Pero por intentarlo tampoco pierdo nada.
Han pasado demasiadas cosas. En menos de seis meses he descubierto que, si bien sabía que me faltaba mucho por madurar, no veía el largo y ancho camino que aún me queda por recorrer. Pero me han hecho avanzar de una patada, me han impulsado con fuerza unos seiscientos metros más allá de donde me encontraba, y ahora trato, confusa, de encontrarme a mí misma, de ver con claridad el lugar en el que estaba y acostumbrarme a este tan nuevo y tan grande y ahora tan vacío. Por una parte he descubierto un mundo distinto, el mundo real en el que yo no soy una losa imperturbable a la que pocas cosas le afectan. Por fin he aprendido a no negar lo evidente, a ser sincera con la persona más importante de mi vida: yo. Y me ha costado 17 años. He aprendido lo que es cometer errores de verdad, tan grandes que desearías tener una máquina del tiempo, que pagarías lo que fuera por ella, sólo para volver al pasado y asesinarte en cualquier esquina por lo idiota que fuiste. Pero también he aprendido a aprender de esos errores y me he dado cuenta de que, con el tiempo, todo lo malo se convierte en bueno, aunque muchas cosas buenas terminen siendo malas.

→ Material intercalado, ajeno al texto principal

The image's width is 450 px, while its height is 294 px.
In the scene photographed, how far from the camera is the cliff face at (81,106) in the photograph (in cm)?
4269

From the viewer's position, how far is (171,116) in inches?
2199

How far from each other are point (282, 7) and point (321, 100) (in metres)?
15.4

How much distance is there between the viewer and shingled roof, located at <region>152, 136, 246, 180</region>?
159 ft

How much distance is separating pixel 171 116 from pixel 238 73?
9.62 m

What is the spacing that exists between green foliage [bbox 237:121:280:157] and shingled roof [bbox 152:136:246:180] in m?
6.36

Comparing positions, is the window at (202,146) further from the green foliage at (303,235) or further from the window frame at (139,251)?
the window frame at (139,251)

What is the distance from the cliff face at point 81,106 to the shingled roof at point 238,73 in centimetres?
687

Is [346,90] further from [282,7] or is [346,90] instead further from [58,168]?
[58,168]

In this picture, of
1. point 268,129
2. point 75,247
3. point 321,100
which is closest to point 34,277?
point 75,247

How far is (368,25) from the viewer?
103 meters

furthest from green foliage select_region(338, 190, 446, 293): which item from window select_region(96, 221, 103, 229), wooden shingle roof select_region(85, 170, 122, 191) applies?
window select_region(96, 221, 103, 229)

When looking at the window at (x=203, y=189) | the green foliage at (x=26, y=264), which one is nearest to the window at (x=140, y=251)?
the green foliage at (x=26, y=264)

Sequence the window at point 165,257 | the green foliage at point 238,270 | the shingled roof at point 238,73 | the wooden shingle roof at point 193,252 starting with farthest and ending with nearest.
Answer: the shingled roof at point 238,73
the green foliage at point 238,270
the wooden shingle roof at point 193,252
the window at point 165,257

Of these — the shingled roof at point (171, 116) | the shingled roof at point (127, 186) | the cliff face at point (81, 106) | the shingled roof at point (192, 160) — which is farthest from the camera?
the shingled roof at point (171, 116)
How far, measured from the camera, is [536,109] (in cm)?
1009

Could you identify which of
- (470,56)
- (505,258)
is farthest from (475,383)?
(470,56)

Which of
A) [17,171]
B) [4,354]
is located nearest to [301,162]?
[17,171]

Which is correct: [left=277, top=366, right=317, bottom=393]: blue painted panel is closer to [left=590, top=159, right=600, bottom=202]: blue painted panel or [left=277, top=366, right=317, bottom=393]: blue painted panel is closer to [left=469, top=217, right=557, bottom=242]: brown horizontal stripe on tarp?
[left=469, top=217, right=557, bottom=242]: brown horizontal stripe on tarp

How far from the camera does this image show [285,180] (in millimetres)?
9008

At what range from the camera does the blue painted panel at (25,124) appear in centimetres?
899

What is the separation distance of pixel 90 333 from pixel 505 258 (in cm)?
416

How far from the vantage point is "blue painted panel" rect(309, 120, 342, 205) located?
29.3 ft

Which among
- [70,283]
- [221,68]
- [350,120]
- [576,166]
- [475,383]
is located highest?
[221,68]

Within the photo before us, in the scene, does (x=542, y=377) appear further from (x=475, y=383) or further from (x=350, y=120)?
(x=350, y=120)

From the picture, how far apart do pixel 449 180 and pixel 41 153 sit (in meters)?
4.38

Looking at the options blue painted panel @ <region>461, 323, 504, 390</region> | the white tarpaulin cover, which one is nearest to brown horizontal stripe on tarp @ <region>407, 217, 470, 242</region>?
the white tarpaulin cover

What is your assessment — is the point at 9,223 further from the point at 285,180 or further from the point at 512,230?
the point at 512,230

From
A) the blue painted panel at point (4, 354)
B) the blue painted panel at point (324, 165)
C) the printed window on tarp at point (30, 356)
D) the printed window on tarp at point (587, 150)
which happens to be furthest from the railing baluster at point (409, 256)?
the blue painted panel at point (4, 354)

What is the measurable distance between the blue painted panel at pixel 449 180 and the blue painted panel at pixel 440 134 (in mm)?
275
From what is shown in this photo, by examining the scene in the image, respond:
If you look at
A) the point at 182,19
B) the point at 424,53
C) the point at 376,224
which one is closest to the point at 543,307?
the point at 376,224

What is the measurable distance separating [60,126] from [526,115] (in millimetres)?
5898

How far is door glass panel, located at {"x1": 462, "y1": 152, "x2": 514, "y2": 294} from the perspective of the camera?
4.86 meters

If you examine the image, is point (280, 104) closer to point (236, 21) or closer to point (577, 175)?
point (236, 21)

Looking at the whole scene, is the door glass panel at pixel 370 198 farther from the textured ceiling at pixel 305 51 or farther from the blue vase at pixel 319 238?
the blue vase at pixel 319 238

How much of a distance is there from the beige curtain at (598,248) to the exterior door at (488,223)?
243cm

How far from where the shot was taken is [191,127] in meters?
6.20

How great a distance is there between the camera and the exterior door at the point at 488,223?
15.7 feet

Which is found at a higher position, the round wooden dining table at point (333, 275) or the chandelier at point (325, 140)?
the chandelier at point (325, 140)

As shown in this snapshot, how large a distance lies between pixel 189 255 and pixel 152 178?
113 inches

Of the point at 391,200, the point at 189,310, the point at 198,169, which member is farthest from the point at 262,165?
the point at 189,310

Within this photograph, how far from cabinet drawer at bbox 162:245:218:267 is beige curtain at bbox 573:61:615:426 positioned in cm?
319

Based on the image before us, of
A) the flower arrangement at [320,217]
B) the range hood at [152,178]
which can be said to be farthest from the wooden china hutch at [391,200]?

He estado a punto de transformarme en aquello que terminé detestando. He estado a punto de convertirme en ti. Sí, poco a poco me contagiaste tu manera extraña de ver las cosas, esa manera tan contaminada que tienes, tan influida por tus héroes de papel, tan manchada por una sociedad de la que reniegas pero quieres dominar. Me pegaste la indiferencia moral hasta tal punto que creí que era algo bueno, algo que me situaría cerca de la salida de la caverna de Platón. Me embaucaste, me confundiste, me ofreciste aquello que más ansiaba y lo llamaste libertad, y después me metiste en una jaula de mentiras y desconfianza. Y yo trataba, inútilmente, de llamar tu atención tras los barrotes, te gritaba que me sacaras de ahí dentro, te gritaba que me estaba pudriendo, que estaba empezando a cogerte asco, que iban a aplastarme tus mentiras y las mentiras que creía que me contabas, porque llegó un momento en el que ya no me creí ni tu nombre ni el mío. Casi me llevas por ese sendero de falsa aventura, de falsa promesa de autodestrucción, de conocimientos, de descubrir quién soy, de quererme tanto a mí misma que tú ya no me harías falta, y entonces podría desprenderme de tu recuerdo, y de todos los lugares en los que me besaste, y por fin decir: ''todos aquellos ''yo también te quiero'' te los dije sabiendo que tú me mentías y que sabías que yo respondía a esa mentira mintiendo''. Y sonreír y girarme y caminar hacia la puesta de sol con una música triste de fondo, quizás de the Doors, la canción de The End, o quizás alguna de Bob Dylan y su toque de folk, con tus ojos siguiéndome con tristeza y melancolía pero sabiendo que se acabó, conformándose con las últimas palabras de la persona que creyó, como muchas idiotas piensan, que podría cambiar la personalidad del hombre.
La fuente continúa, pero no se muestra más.